Assessment Races and wash riding other classes

Please note – a recent assessment race has highlighted the need to be extra clear about wash hanging or interfering with any other boat or competitor who is not in your own class/race. Participants should already be very clear that anything that may be construed as interference, such as wash hanging or assisting another crew will result in disqualification of all involved, if proven.

The MRC selection committee’s recommendation is that when taking part in an assessment race, athletes being caught up by those in other classes should show good sporting behaviour by staying at least 3m clear, and giving up the racing line to avoid any suggestion that any advantage was gained by either party.

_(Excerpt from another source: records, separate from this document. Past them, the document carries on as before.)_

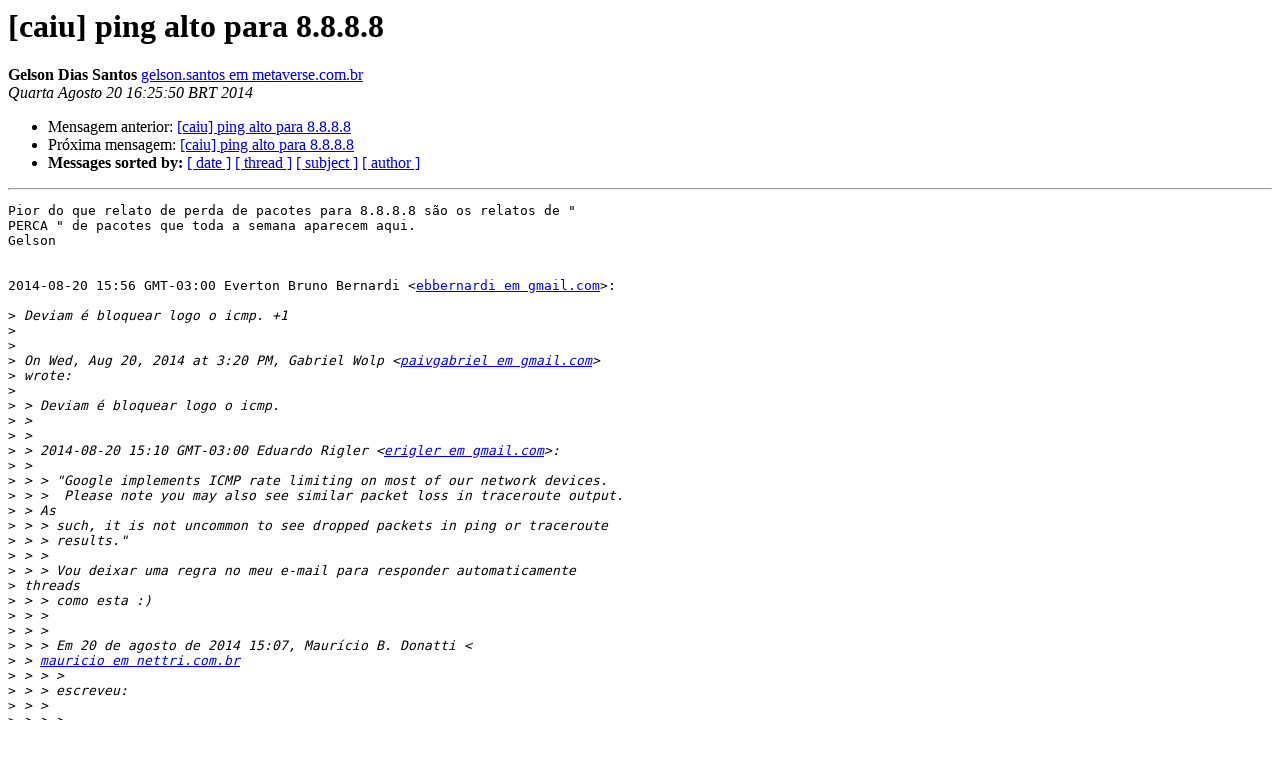

--- FILE ---
content_type: text/html
request_url: https://eng.registro.br/pipermail/caiu/2014-August/036624.html
body_size: 7352
content:
<!DOCTYPE HTML PUBLIC "-//W3C//DTD HTML 4.01 Transitional//EN">
<HTML>
 <HEAD>
   <TITLE> [caiu] ping alto para 8.8.8.8
   </TITLE>
   <LINK REL="Index" HREF="index.html" >
   <LINK REL="made" HREF="mailto:caiu%40eng.registro.br?Subject=Re%3A%20%5Bcaiu%5D%20ping%20alto%20para%208.8.8.8&In-Reply-To=%3CCACOjV-L6wMewu3Lwy2J-xLqUNXLrc0fFq42YUvR719Pneq11qQ%40mail.gmail.com%3E">
   <META NAME="robots" CONTENT="index,nofollow">
   <style type="text/css">
       pre {
           white-space: pre-wrap;       /* css-2.1, curent FF, Opera, Safari */
           }
   </style>
   <META http-equiv="Content-Type" content="text/html; charset=iso-8859-1">
   <LINK REL="Previous"  HREF="036622.html">
   <LINK REL="Next"  HREF="036625.html">
 </HEAD>
 <BODY BGCOLOR="#ffffff">
   <H1>[caiu] ping alto para 8.8.8.8</H1>
    <B>Gelson Dias Santos</B> 
    <A HREF="mailto:caiu%40eng.registro.br?Subject=Re%3A%20%5Bcaiu%5D%20ping%20alto%20para%208.8.8.8&In-Reply-To=%3CCACOjV-L6wMewu3Lwy2J-xLqUNXLrc0fFq42YUvR719Pneq11qQ%40mail.gmail.com%3E"
       TITLE="[caiu] ping alto para 8.8.8.8">gelson.santos em metaverse.com.br
       </A><BR>
    <I>Quarta Agosto 20 16:25:50 BRT 2014</I>
    <P><UL>
        <LI>Mensagem anterior: <A HREF="036622.html">[caiu] ping alto para 8.8.8.8
</A></li>
        <LI>Próxima mensagem: <A HREF="036625.html">[caiu] ping alto para 8.8.8.8
</A></li>
         <LI> <B>Messages sorted by:</B> 
              <a href="date.html#36624">[ date ]</a>
              <a href="thread.html#36624">[ thread ]</a>
              <a href="subject.html#36624">[ subject ]</a>
              <a href="author.html#36624">[ author ]</a>
         </LI>
       </UL>
    <HR>  
<!--beginarticle-->
<PRE>Pior do que relato de perda de pacotes para 8.8.8.8 são os relatos de &quot;
PERCA &quot; de pacotes que toda a semana aparecem aqui.
Gelson


2014-08-20 15:56 GMT-03:00 Everton Bruno Bernardi &lt;<A HREF="https://eng.registro.br/mailman/listinfo/caiu">ebbernardi em gmail.com</A>&gt;:

&gt;<i> Deviam é bloquear logo o icmp. +1
</I>&gt;<i>
</I>&gt;<i>
</I>&gt;<i> On Wed, Aug 20, 2014 at 3:20 PM, Gabriel Wolp &lt;<A HREF="https://eng.registro.br/mailman/listinfo/caiu">paivgabriel em gmail.com</A>&gt;
</I>&gt;<i> wrote:
</I>&gt;<i>
</I>&gt;<i> &gt; Deviam é bloquear logo o icmp.
</I>&gt;<i> &gt;
</I>&gt;<i> &gt;
</I>&gt;<i> &gt; 2014-08-20 15:10 GMT-03:00 Eduardo Rigler &lt;<A HREF="https://eng.registro.br/mailman/listinfo/caiu">erigler em gmail.com</A>&gt;:
</I>&gt;<i> &gt;
</I>&gt;<i> &gt; &gt; &quot;Google implements ICMP rate limiting on most of our network devices.
</I>&gt;<i> &gt; &gt;  Please note you may also see similar packet loss in traceroute output.
</I>&gt;<i> &gt; As
</I>&gt;<i> &gt; &gt; such, it is not uncommon to see dropped packets in ping or traceroute
</I>&gt;<i> &gt; &gt; results.&quot;
</I>&gt;<i> &gt; &gt;
</I>&gt;<i> &gt; &gt; Vou deixar uma regra no meu e-mail para responder automaticamente
</I>&gt;<i> threads
</I>&gt;<i> &gt; &gt; como esta :)
</I>&gt;<i> &gt; &gt;
</I>&gt;<i> &gt; &gt;
</I>&gt;<i> &gt; &gt; Em 20 de agosto de 2014 15:07, Maurício B. Donatti &lt;
</I>&gt;<i> &gt; <A HREF="https://eng.registro.br/mailman/listinfo/caiu">mauricio em nettri.com.br</A>
</I>&gt;<i> &gt; &gt; &gt;
</I>&gt;<i> &gt; &gt; escreveu:
</I>&gt;<i> &gt; &gt;
</I>&gt;<i> &gt; &gt; &gt;
</I>&gt;<i> &gt; &gt; &gt;
</I>&gt;<i> &gt; &gt; &gt; 8.8.8.8 do sudoeste do parana via transporte copel
</I>&gt;<i> &gt; &gt; &gt; --
</I>&gt;<i> &gt; &gt; &gt;
</I>&gt;<i> &gt; &gt; &gt;
</I>&gt;<i> &gt; &gt; &gt; Att.
</I>&gt;<i> &gt; &gt; &gt; Maurício Basso Donatti
</I>&gt;<i> &gt; &gt; &gt; 049 3644-4444
</I>&gt;<i> &gt; &gt; &gt; 049 9144-1589 (vivo)
</I>&gt;<i> &gt; &gt; &gt;
</I>&gt;<i> &gt; &gt; &gt; Net
</I>&gt;<i> &gt; &gt; &gt; Tri - Provedor de Internet [1]
</I>&gt;<i> &gt; &gt; &gt;
</I>&gt;<i> &gt; &gt; &gt; Links:
</I>&gt;<i> &gt; &gt; &gt; ------
</I>&gt;<i> &gt; &gt; &gt; [1]
</I>&gt;<i> &gt; &gt; &gt; <A HREF="http://www.nettri.com.br">http://www.nettri.com.br</A>
</I>&gt;<i> &gt; &gt; &gt; _______________________________________________
</I>&gt;<i> &gt; &gt; &gt; caiu mailing list
</I>&gt;<i> &gt; &gt; &gt; <A HREF="https://eng.registro.br/mailman/listinfo/caiu">caiu em eng.registro.br</A>
</I>&gt;<i> &gt; &gt; &gt; <A HREF="https://eng.registro.br/mailman/listinfo/caiu">https://eng.registro.br/mailman/listinfo/caiu</A>
</I>&gt;<i> &gt; &gt; &gt;
</I>&gt;<i> &gt; &gt; &gt;
</I>&gt;<i> &gt; &gt; &gt; --&gt; PARA SAIR DA LISTA SIGA AS INSTRUÇÕES em:
</I>&gt;<i> &gt; &gt; &gt;
</I>&gt;<i> &gt; &gt; &gt; <A HREF="https://eng.registro.br/mailman/options/caiu">https://eng.registro.br/mailman/options/caiu</A>
</I>&gt;<i> &gt; &gt; &gt;
</I>&gt;<i> &gt; &gt; _______________________________________________
</I>&gt;<i> &gt; &gt; caiu mailing list
</I>&gt;<i> &gt; &gt; <A HREF="https://eng.registro.br/mailman/listinfo/caiu">caiu em eng.registro.br</A>
</I>&gt;<i> &gt; &gt; <A HREF="https://eng.registro.br/mailman/listinfo/caiu">https://eng.registro.br/mailman/listinfo/caiu</A>
</I>&gt;<i> &gt; &gt;
</I>&gt;<i> &gt; &gt;
</I>&gt;<i> &gt; &gt; --&gt; PARA SAIR DA LISTA SIGA AS INSTRUÇÕES em:
</I>&gt;<i> &gt; &gt;
</I>&gt;<i> &gt; &gt; <A HREF="https://eng.registro.br/mailman/options/caiu">https://eng.registro.br/mailman/options/caiu</A>
</I>&gt;<i> &gt; &gt;
</I>&gt;<i> &gt;
</I>&gt;<i> &gt;
</I>&gt;<i> &gt;
</I>&gt;<i> &gt; --
</I>&gt;<i> &gt; Gabriel Wolp
</I>&gt;<i> &gt; (31) 3667-3225
</I>&gt;<i> &gt; _______________________________________________
</I>&gt;<i> &gt; caiu mailing list
</I>&gt;<i> &gt; <A HREF="https://eng.registro.br/mailman/listinfo/caiu">caiu em eng.registro.br</A>
</I>&gt;<i> &gt; <A HREF="https://eng.registro.br/mailman/listinfo/caiu">https://eng.registro.br/mailman/listinfo/caiu</A>
</I>&gt;<i> &gt;
</I>&gt;<i> &gt;
</I>&gt;<i> &gt; --&gt; PARA SAIR DA LISTA SIGA AS INSTRUÇÕES em:
</I>&gt;<i> &gt;
</I>&gt;<i> &gt; <A HREF="https://eng.registro.br/mailman/options/caiu">https://eng.registro.br/mailman/options/caiu</A>
</I>&gt;<i> &gt;
</I>&gt;<i>
</I>&gt;<i>
</I>&gt;<i>
</I>&gt;<i> --
</I>&gt;<i> *Everton Bruno Bernardi &lt;<A HREF="http://google.com/+EvertonBrunoBernardi">http://google.com/+EvertonBrunoBernardi</A>&gt;*
</I>&gt;<i> _______________________________________________
</I>&gt;<i> caiu mailing list
</I>&gt;<i> <A HREF="https://eng.registro.br/mailman/listinfo/caiu">caiu em eng.registro.br</A>
</I>&gt;<i> <A HREF="https://eng.registro.br/mailman/listinfo/caiu">https://eng.registro.br/mailman/listinfo/caiu</A>
</I>&gt;<i>
</I>&gt;<i>
</I>&gt;<i> --&gt; PARA SAIR DA LISTA SIGA AS INSTRUÇÕES em:
</I>&gt;<i>
</I>&gt;<i> <A HREF="https://eng.registro.br/mailman/options/caiu">https://eng.registro.br/mailman/options/caiu</A>
</I>&gt;<i>
</I></PRE>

Event Safety training – liability insurance benefits

Every club organising a racing event should have a nominated Event Safety Officer, and that person should have attended a British Canoeing event safety course. If your club doesn’t have one or you’re not sure, please find details here

A major benefit of having attended this course is that Event Safety Officers are then covered by British Canoeing’s Professional Indemnity and Public Liability insurance to a limit of £10m should a claim be made against them.